Ведь сначала больно было только мне. Потом и Люциусу. А теперь вот Рон и Драко...

Пальцы Драко сжимаются вокруг волшебной палочки.

– Ты лгал мне, – выплевывает он, и его щеки вспыхивают.

Он пытается взять себя в руки.

– Ты не подчинился мне, Драко, – Люциус зол. – Я предупреждал, чтобы ты не трогал грязнокровку впредь...

– Иначе я перестану быть твоим сыном? – Драко тоже начинает терять над собой контроль. – Да, я помню. Вряд ли я вообще когда-нибудь смогу забыть эти слова. Знаешь, каково это, когда для твоего отца жизнь какой-то грязнокровки дороже, чем ты?

Любому другому отцу было бы больно от этих слов. Другой отец немедленно опустил бы палочку, заключил сына в объятия и сказал, что любит его больше всего на свете...

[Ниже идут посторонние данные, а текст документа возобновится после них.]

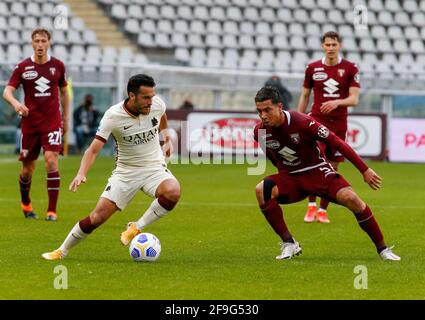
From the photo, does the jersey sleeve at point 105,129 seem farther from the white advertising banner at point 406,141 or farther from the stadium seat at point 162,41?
the stadium seat at point 162,41

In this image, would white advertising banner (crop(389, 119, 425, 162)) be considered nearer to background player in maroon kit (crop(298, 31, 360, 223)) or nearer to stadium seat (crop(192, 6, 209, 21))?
stadium seat (crop(192, 6, 209, 21))

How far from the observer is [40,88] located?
13.1m

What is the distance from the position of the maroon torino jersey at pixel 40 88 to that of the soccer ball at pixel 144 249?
13.2 ft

Все, что получает Драко от Люциуса, – холодный, безжалостный взгляд, и поэтому он продолжает чуть дрожащим голосом:

– Только сегодня утром ты говорил мне, что я должен повзрослеть, и я это сделал, – что-то, напоминающее гордость, мелькает в его голосе. – Я решил выяснить раз и навсегда, не ошибся ли в своих подозрениях. Оказалось – не ошибся, – почти ликующе подводит он итог. – Ты лжец и лицемер, и все это время ты трахал грязнокровку за спиной моей матери...

– Экспеллиар...

– Протего! – палочка Драко скользит в руке, но он удерживает ее и отражает заклинание отца. Они стоят, держа друг друга на прицеле. Отец и сын...

Сердце бьется так быстро, что вот-вот выпрыгнет из груди.

Две пары таких похожих глаз взирают друг на друга с одинаковой холодной жестокостью.

– Не слышу твоих отрицаний, отец, – шепчет Драко.

– Какой в них толк? – губы Люциуса сжимаются в тонкую линию. – Ты уже знаешь правду, и я не собираюсь оскорблять твои умственные способности, доказывая обратное.

Сказать, что я удивлена, значит – ничего не сказать. Почему он даже не попытался замести следы, как он всегда делает? Он же великий стратег, и может с легкостью придумать что угодно.

Он ведь не рассчитывает на то, что Драко сохранит наш секрет так же, как сделал Рон?

Но он же доверился Рону.

Это другое. Рон любит... любил меня, а я люблю его. Драко... Драко всегда получал от отца лишь равнодушное снисхождение.

– Ты кому-нибудь сказал о том, что узнал? – тихо спрашивает Люциус, и меня удивляет, как ему удается сохранять хладнокровие.

Все внутри сковывает льдом, пока я жду ответа, но...

– Нет, – угрюмо кидает Драко. – Пока нет.

Люциус почти неслышно выдыхает с облегчением.

Я снова обретаю способность дышать. По крайней мере, никто больше не в курсе, и у нас еще есть надежда.